:: What the task requires ::
In the records below, find the line that contains "scientific name: Odocoileus hemionus" and repeat it, along with each line after it, exactly as written.
BEGIN Input data
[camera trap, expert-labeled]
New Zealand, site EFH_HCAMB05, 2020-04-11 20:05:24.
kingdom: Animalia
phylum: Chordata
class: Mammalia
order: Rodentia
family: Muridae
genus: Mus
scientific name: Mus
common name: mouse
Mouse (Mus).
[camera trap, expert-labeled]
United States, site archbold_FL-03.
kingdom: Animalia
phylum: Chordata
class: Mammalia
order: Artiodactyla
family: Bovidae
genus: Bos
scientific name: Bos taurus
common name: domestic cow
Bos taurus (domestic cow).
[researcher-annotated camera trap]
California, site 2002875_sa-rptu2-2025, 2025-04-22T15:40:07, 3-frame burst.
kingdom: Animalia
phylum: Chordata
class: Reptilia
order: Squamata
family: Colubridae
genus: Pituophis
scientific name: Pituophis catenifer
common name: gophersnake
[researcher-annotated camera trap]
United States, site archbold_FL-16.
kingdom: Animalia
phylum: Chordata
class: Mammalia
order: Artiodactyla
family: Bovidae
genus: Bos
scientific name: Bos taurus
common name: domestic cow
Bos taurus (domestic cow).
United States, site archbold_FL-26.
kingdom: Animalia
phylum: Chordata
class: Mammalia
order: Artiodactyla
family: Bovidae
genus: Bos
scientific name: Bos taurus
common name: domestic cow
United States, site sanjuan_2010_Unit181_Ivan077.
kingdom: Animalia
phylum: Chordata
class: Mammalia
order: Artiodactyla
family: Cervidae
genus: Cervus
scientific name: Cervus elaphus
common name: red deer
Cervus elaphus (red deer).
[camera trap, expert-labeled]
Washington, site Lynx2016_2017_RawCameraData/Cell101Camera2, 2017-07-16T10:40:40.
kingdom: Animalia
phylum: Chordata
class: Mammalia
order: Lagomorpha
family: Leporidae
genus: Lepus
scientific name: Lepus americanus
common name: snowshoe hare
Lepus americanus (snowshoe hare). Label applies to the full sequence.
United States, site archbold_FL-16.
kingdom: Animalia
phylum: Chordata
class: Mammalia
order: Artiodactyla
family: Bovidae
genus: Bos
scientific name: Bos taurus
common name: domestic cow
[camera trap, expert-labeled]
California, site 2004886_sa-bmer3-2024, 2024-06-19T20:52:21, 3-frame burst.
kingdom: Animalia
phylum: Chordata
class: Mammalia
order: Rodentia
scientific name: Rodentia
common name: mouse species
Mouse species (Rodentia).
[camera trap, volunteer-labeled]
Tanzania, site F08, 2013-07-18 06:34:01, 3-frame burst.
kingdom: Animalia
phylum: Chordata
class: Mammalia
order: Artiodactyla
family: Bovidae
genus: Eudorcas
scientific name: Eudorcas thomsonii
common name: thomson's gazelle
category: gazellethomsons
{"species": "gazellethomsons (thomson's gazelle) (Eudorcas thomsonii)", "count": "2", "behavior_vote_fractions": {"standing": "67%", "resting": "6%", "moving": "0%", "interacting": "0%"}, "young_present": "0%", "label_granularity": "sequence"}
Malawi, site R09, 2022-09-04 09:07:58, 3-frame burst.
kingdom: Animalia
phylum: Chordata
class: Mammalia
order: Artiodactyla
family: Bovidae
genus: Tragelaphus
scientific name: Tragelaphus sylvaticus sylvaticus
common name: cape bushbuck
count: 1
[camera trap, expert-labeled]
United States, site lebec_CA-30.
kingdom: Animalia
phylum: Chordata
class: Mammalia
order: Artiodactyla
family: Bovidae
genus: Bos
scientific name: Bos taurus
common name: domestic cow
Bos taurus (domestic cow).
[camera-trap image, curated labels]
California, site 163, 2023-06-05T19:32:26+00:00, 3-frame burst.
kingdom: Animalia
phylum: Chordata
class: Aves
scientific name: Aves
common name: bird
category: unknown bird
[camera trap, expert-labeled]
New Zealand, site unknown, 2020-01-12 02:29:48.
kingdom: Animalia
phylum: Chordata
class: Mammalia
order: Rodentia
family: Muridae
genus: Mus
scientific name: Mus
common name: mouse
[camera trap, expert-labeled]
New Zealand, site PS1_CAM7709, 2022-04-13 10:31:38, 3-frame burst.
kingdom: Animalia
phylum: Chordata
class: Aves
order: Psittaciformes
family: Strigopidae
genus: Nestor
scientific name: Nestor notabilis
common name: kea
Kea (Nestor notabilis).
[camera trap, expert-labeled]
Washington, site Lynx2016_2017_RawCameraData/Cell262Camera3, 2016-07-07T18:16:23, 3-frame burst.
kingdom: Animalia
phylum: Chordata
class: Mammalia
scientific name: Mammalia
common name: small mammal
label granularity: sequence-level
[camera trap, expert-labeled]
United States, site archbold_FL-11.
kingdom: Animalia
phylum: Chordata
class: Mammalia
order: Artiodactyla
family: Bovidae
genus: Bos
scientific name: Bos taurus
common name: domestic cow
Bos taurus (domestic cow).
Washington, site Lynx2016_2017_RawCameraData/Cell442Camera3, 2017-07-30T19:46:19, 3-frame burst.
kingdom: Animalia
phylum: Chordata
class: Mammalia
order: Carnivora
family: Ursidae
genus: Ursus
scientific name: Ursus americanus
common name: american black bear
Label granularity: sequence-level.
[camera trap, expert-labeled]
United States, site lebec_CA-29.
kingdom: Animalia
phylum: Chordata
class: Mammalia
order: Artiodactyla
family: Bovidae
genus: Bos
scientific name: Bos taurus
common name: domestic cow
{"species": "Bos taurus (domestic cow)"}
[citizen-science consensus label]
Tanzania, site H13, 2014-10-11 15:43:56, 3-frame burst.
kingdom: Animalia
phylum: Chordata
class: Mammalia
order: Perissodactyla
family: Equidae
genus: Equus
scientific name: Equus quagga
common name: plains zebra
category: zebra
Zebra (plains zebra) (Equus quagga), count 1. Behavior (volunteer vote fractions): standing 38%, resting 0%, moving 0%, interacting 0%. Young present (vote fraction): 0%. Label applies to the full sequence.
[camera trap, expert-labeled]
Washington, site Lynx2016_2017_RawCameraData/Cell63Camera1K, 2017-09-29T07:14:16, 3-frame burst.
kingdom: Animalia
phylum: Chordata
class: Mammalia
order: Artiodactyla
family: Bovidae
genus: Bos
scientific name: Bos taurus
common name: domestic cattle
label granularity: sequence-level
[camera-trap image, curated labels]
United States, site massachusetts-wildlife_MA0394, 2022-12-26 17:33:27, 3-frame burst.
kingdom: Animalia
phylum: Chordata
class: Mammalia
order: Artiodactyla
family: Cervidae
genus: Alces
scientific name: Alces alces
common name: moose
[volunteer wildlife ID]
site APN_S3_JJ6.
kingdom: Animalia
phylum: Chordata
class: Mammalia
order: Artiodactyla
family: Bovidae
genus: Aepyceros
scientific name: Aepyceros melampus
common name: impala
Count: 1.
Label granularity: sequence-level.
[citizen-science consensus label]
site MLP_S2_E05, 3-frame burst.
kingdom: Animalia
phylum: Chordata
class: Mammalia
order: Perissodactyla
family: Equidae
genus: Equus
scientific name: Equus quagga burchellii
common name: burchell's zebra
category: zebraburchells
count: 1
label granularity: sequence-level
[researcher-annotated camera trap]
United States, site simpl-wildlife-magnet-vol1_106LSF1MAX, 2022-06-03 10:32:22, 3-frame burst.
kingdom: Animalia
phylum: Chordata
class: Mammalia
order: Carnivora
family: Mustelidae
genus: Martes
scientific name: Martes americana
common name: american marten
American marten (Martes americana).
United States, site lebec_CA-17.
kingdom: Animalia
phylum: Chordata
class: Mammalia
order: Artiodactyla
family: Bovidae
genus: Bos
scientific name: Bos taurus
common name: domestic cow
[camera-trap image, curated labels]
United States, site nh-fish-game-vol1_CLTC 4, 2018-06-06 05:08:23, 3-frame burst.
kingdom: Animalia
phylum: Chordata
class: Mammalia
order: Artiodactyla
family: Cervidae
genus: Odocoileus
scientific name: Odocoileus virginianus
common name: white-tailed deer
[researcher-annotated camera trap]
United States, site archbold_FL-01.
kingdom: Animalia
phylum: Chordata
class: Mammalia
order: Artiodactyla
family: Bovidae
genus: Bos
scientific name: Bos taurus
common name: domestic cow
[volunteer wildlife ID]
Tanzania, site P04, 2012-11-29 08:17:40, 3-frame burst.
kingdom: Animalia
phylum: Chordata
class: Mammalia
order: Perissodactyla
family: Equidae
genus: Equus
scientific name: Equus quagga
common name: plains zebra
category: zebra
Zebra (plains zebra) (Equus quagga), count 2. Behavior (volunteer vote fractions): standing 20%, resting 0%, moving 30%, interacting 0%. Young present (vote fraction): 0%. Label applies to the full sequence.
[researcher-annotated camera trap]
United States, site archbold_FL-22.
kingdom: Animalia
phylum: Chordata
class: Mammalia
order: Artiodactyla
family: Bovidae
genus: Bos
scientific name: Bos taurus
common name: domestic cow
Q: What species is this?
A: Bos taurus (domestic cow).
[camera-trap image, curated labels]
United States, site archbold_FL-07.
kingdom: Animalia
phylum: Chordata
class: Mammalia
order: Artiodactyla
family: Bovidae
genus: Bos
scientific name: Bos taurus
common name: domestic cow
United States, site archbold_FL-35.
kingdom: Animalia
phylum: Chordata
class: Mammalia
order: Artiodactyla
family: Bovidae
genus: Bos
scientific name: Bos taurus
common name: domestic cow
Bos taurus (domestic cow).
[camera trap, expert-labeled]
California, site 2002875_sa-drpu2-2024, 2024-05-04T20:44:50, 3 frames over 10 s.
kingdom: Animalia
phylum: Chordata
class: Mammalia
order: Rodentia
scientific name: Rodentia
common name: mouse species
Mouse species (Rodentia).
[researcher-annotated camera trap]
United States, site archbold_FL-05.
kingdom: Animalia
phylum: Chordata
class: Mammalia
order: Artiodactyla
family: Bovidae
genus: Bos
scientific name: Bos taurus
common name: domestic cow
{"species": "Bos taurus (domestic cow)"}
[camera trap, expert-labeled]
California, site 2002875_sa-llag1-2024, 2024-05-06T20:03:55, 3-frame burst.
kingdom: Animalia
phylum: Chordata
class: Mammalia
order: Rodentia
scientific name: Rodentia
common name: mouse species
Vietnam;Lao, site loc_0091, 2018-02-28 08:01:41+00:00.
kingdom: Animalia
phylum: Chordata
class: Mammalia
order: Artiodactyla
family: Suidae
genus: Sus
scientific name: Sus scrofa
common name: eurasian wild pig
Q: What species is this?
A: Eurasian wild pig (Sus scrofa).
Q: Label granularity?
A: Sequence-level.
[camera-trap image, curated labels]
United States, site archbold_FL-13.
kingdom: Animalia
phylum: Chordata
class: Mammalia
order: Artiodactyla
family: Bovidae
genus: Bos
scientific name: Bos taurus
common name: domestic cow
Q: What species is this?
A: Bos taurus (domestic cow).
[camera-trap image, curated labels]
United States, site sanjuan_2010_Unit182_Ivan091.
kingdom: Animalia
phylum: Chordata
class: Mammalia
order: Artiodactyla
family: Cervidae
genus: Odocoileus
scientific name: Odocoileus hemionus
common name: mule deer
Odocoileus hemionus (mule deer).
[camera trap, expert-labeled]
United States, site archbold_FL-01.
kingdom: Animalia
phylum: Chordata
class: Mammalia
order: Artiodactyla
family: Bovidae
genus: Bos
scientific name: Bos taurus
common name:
END Input data
:: Solution for this problem ::
scientific name: Odocoileus hemionus
common name: mule deer
Odocoileus hemionus (mule deer).
[camera trap, expert-labeled]
United States, site archbold_FL-01.
kingdom: Animalia
phylum: Chordata
class: Mammalia
order: Artiodactyla
family: Bovidae
genus: Bos
scientific name: Bos taurus
common name:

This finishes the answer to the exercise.